*JOB*
State how many lines of the material below contain the string "this", where case must match. Reply with the number only.

*GIVEN DATA*
════════════════

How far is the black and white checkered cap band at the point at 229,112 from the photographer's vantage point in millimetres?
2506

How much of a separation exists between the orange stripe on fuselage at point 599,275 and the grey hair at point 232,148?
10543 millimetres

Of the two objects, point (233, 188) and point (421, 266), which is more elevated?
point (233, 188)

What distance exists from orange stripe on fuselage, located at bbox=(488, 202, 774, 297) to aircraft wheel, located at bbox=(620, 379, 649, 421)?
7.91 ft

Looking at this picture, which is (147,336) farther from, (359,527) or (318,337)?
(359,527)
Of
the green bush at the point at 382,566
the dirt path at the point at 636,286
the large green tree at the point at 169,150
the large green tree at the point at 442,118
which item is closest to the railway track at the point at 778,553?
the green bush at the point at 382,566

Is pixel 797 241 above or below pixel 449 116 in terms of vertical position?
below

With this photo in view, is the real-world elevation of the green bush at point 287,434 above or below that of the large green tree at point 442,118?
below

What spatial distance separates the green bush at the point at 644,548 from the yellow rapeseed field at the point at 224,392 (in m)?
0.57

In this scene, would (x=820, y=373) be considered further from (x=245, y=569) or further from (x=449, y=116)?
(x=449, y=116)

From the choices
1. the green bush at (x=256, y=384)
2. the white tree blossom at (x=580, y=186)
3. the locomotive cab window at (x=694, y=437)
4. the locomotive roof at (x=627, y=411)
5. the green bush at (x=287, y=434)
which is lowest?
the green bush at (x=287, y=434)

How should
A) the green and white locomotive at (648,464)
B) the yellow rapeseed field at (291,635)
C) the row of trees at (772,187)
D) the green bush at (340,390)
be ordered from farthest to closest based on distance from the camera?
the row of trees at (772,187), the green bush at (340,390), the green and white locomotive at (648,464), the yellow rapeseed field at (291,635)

════════════════

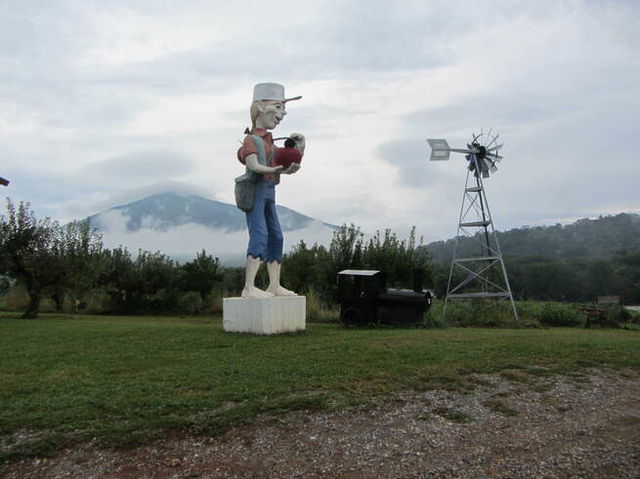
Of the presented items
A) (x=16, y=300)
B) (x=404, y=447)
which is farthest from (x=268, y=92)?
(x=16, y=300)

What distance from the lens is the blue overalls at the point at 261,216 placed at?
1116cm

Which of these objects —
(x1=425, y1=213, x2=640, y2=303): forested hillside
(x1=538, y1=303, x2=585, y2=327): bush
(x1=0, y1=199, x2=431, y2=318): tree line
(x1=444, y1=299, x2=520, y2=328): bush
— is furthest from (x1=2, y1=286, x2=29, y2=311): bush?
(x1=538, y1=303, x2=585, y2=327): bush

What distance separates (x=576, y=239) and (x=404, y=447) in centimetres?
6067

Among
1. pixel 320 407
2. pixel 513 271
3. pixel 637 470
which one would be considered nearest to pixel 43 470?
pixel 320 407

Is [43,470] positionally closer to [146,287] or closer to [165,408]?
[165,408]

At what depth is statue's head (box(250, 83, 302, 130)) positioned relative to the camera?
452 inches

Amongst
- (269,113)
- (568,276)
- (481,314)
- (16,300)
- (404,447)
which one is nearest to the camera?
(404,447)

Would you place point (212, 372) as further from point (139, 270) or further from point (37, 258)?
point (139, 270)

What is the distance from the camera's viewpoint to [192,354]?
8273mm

════════════════

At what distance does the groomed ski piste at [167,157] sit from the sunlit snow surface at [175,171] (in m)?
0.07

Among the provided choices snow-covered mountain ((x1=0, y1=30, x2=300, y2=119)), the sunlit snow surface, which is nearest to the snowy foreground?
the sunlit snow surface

════════════════

*EXERCISE ANSWER*
3